# Whatchu think of my Candy?



## ChapperIce (Dec 19, 2008)

Since I never really posted one and I'm bored :>


Name: Candy C 
Age: 17 
Sex: Female
Species: Goat
Height: 5'1
Weight: Average

Appearance:
- Hair and fur: Cotton candy pink hair, light grey fur
- Markings: Dark grey fur on wrists and hands and feet and ankles
- Eye color: Darker pink than hair
- Other features: Pink nose, stubbly chin (Either inable to grow a goatee or shaves it off)
Behavior and Personality: Bubbly and shy, gets light headed easily but usually ignores it. It's difficult to know what she's thinking and she acts more innocent than she actually is. 

Skills: Knitting, dancing, singing
Weaknesses: Tin cans..she can't help but devour them. She also can't help dancing to a good beat. Terrified of the dark and some clowns. 

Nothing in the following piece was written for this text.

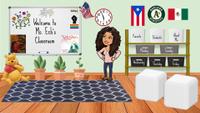 Nadia's bitmoji classroom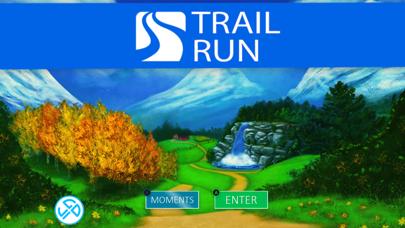 点击获取Trail Run (Goji Play)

Likes: tin cans, dancing, sweater dresses, looking perty, stripes, and napping, recycling
Dislikes: Falling over, thieves, not being happy, stupid people, people who litter

History: She was born into a broken family and ran away to join the circus when she was eight. The circus sucked, however, so she ran back home until she was fifteen and moved out on her own. She won't talk about any details and it takes alot for her to open up about it.


Clothing/Personal Style: Enjoys sweaters, dresses, cute clothing, especially knit products. Her style varies but it's mostly light, bright colors, especially pink
Picture: http://www.furaffinity.net/view/1461388/ (As well as my icon)

Goal: To clean the planet in the laziest way possible..eating it all.
Profession: Bumbling waitress.. she complains about her job but never gets a new one
Personal quote: Holy Jesus Crackers!
Theme song: Living in the Sunlight - Tiny Tim
Birthdate: March 29, 1991
Star sign: Aries. Year of the sheep as well. 

Favorite food: Tin cans and cake
Favorite drink: Cherry juice
Favorite location: Flowery fields...or shopping centers
Favorite weather: Loves all weather
Favorite color: Surprisingly, it's green. Pink is her second favourite

Least liked food: Doesn't seem to dislike anything.. Not fond of sour foods.
Least liked drink: Soda
Least liked location: The beach..she's shy about wearing bathing suits
Least liked weather: Loves all weather.

Favorite person: Nathan Lane 
Least liked person: Doesn't dislike many people
Friends: EVERYONE, even if she hasn't met them yet!
Relations: One older brother, one mother.
Enemies: Cleaning
Significant other: None 
Orientation: Unsure, willing to try anything once


----------



## KatKry (Dec 19, 2008)

I like her and I think my fursona would too. Look at my furona's profile and under food you'll see "Likes anything sweet"


----------



## ChapperIce (Dec 19, 2008)

Squeee <3


----------



## KatKry (Dec 19, 2008)

Epecially candy.


----------



## ChapperIce (Dec 19, 2008)

Candy likes cake :>


----------



## PriestRevan (Dec 19, 2008)

Interesting character.

Of all things, though, I'm just happy your female character looks like a girl.


----------



## ChapperIce (Dec 19, 2008)

PriestRevan said:


> Interesting character.
> 
> Of all things, though, I'm just happy your female character looks like a girl.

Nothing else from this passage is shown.